House Speaker John Boehner, of Ohio, speaks to reporters on...

House Speaker John Boehner, of Ohio, speaks to reporters on Capitol Hill in Washington after a closed-door strategy session. (Sept. 26, 2013) Credit: AP

President Barack Obama cancelled a planned Asia tour so he could deal with the government shutdown and looming debt ceiling fight. That's just as well. It's hard to sell American democracy overseas when it is working so unpredictably at home.

It's hard to imagine how anyone overseas can figure out why the mighty U.S. government has been brought to a partial shutdown when even its participants don't seem to know.

At first it seemed to be all about the Affordable Care Act, popularly or unpopularly known as "Obamacare." In fact, the confusion begins with the name. As a CNBC poll found, Americans were more likely to be opposed to "Obamacare" than to the "Affordable Care Act," even though they're the same thing. That's a tribute to the Republican side's rebranding skills, which by some measures have been more successful against Democrats than in favor of Republicans.

Yet the poll also showed Americans were more likely to answer "don't know" when asked how they felt about the ACA. In total, 46 percent of those polled were opposed to "Obamacare" and 12 percent said they didn't know what it was. But when asked about the "Affordable Care Act," only 37 percent opposed it, but 30 percent were unaware of what it was.

That's a strike against the president's marketing of his own signature health care program. He may have overestimated the intelligence or, at least, the interest of the American people.

Fortunately for the White House, their Republican opposition turned an advantage against themselves. Encouraged by polls that showed most of the public opposes Obamacare, they gave us something the public opposes even more: a government shutdown.

Speaker John Boehner and other House Republicans refused to approve a resolution to keep the government open past the Sept. 30 end of the old fiscal year unless Obamacare was repealed or scaled back.

When President Obama and Senate Majority Leader Harry Reid, a Nevada Democrat, stood firm against the Republican-controlled House, the impasse triggered the first shutdown of "nonessential" government operations in 17 years.

Amid the impasse, disarray opened up among Republicans as to what to do next. "We're not going to be disrespected," said Rep. Marlin Stutzman, an Indiana Republican, revealing perhaps more than he should have to the Washington Examiner. "We have to get something out of this -- and I don't know what that even is." Neither, it seemed, did anybody else.

But a new clarity emerged by the end of the week. Talk of Obamacare suddenly faded away as understandable jitters rose over a bigger looming concern: the nation's $16.7 trillion debt ceiling.

The Treasury Department says it must be raised by Oct. 17 to avoid a default on the nation's credit card.

Now we're talking real money.
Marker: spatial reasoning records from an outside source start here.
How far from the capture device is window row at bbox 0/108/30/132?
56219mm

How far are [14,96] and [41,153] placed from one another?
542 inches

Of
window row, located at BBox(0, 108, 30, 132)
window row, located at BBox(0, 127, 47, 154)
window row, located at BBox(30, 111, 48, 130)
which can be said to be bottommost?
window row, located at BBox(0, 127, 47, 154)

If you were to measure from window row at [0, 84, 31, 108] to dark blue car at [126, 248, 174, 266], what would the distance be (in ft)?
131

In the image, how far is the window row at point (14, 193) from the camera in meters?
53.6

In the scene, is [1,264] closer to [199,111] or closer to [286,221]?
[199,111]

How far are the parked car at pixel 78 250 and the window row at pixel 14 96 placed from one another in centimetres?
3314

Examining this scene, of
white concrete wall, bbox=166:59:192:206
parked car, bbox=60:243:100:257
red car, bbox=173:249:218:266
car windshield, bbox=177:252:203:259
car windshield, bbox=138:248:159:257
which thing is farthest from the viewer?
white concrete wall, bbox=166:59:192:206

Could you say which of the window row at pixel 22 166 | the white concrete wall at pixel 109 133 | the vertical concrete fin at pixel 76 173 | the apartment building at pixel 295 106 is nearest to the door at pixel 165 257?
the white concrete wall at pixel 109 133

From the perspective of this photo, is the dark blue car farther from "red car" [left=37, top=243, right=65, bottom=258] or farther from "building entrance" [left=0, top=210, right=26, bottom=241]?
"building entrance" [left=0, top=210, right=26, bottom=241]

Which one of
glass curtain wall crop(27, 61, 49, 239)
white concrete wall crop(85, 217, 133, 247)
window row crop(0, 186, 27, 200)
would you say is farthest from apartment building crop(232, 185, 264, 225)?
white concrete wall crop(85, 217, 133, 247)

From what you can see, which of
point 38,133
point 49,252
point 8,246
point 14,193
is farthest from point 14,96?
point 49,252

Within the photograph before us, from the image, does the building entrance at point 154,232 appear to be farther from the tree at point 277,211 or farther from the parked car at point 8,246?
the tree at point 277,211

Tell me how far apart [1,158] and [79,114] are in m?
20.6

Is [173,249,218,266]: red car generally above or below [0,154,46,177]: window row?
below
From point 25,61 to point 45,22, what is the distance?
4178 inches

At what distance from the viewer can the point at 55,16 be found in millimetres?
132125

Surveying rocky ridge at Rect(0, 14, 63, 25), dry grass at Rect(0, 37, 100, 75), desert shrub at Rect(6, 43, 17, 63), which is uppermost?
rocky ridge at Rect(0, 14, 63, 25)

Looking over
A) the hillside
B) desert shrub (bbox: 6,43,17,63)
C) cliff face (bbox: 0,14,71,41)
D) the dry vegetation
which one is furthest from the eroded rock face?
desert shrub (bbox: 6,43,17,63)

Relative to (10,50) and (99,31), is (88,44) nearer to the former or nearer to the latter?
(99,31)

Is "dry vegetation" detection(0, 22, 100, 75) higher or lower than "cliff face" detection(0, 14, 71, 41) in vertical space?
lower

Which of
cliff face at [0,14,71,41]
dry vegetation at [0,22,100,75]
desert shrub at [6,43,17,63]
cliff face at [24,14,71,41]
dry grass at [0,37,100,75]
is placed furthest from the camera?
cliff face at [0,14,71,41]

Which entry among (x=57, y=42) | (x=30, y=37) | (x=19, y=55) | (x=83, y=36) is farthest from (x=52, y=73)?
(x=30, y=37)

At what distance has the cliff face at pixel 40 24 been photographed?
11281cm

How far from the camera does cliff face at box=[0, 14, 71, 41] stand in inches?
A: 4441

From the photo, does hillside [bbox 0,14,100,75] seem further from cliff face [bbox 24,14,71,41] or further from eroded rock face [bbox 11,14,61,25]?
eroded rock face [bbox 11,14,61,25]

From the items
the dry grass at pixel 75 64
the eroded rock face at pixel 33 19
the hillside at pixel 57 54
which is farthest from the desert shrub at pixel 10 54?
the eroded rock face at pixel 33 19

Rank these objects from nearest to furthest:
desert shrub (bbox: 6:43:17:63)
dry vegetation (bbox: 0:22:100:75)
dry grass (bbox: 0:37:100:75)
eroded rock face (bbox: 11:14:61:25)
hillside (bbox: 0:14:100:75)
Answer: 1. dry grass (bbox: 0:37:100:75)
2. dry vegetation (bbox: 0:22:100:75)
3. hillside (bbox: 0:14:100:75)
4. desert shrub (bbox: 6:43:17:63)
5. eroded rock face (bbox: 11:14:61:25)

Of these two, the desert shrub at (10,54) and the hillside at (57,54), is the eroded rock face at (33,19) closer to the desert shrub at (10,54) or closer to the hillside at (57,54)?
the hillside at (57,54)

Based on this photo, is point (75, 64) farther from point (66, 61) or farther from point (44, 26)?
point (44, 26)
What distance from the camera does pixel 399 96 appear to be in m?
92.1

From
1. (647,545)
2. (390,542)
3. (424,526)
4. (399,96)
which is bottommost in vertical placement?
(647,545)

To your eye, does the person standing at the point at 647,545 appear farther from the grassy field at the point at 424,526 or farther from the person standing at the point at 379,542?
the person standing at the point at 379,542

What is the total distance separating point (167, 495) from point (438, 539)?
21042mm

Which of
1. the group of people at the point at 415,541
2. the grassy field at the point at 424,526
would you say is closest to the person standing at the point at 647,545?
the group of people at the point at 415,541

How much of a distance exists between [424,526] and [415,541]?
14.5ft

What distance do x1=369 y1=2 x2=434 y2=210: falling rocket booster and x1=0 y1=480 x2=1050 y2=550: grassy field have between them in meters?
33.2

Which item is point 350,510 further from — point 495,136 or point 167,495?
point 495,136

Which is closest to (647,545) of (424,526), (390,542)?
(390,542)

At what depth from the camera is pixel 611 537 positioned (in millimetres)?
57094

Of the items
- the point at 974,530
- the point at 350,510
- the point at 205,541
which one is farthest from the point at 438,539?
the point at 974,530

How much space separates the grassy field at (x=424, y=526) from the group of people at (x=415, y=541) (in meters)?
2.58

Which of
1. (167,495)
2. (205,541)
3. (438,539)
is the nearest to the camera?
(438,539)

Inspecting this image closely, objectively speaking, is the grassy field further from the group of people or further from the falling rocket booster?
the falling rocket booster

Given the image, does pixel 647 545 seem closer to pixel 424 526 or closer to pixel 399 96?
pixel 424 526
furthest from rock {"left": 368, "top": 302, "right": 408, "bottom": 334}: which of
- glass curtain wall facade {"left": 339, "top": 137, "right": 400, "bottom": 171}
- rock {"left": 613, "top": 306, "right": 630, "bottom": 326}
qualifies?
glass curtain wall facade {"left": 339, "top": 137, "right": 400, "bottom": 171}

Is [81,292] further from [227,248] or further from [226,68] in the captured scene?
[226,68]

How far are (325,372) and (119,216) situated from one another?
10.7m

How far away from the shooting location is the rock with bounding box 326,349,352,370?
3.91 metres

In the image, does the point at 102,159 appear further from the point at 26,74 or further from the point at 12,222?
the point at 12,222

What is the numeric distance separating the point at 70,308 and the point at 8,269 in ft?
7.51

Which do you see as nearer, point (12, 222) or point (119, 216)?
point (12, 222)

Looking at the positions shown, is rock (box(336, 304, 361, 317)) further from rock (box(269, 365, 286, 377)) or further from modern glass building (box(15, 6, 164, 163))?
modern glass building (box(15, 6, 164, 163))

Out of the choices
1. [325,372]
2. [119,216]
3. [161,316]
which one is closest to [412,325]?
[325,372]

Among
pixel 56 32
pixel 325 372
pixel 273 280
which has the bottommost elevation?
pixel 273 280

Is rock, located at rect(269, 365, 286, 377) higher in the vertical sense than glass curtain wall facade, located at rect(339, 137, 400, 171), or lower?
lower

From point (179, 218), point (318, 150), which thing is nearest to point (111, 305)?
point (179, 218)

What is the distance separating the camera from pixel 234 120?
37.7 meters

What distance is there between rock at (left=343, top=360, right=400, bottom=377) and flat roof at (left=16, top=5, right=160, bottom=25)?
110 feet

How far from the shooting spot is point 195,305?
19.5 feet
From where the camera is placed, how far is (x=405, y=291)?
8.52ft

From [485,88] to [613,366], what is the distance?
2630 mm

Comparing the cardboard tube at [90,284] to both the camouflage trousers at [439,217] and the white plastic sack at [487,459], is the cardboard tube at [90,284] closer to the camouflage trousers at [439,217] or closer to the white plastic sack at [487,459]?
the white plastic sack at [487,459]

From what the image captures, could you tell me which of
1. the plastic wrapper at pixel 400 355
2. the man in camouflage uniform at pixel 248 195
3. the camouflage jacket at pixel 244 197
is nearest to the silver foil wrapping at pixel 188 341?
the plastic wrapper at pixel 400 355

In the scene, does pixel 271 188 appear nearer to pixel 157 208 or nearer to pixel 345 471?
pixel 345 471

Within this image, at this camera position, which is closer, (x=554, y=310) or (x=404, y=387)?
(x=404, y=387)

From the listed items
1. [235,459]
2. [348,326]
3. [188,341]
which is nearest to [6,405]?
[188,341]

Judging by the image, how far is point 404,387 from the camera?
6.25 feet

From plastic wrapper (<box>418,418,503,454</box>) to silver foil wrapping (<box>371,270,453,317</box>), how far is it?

The nation can weather a shutdown more easily than it can survive a reputation as an international deadbeat.

As talk of ending the shutdown blended with talk of the debt ceiling, the real goal of the shutdown came clear. It's not about Obamacare. It's about leverage. Republicans are looking for leverage to get their way on a variety of budget matters, not just Obamacare.

And Speaker Boehner is looking for leverage against his own maverick all-or-nothing tea party factions.

So what's his game now? Chicken or chess? Fortunately, various sources tell reporters that the speaker of the House is not crazy. That's reassuring. Boehner was willing to let the federal government drift like a crippled space station through a partial shutdown. But he will not, we are told, risk the full faith and credit of this country's government by allowing it to go into default.

Yet, Boehner by all indications already has more than enough votes in the House to pass a budget continuation or a debt ceiling increase. His problem is that most of them are Democratic votes. His own right wing is threatening him with losing his seat if he passes anything with a minority of Republican votes.

The real battle in Congress these days is not between the two parties but between two factions in the GOP. Boehner's way out may be the "grand bargain" that he and Obama tried to put together earlier, before the tea partiers got in the way. Now Boehner has some leverage. Our fiscal future depends on how he uses it.

Clarence Page is a columnist for The Chicago Tribune.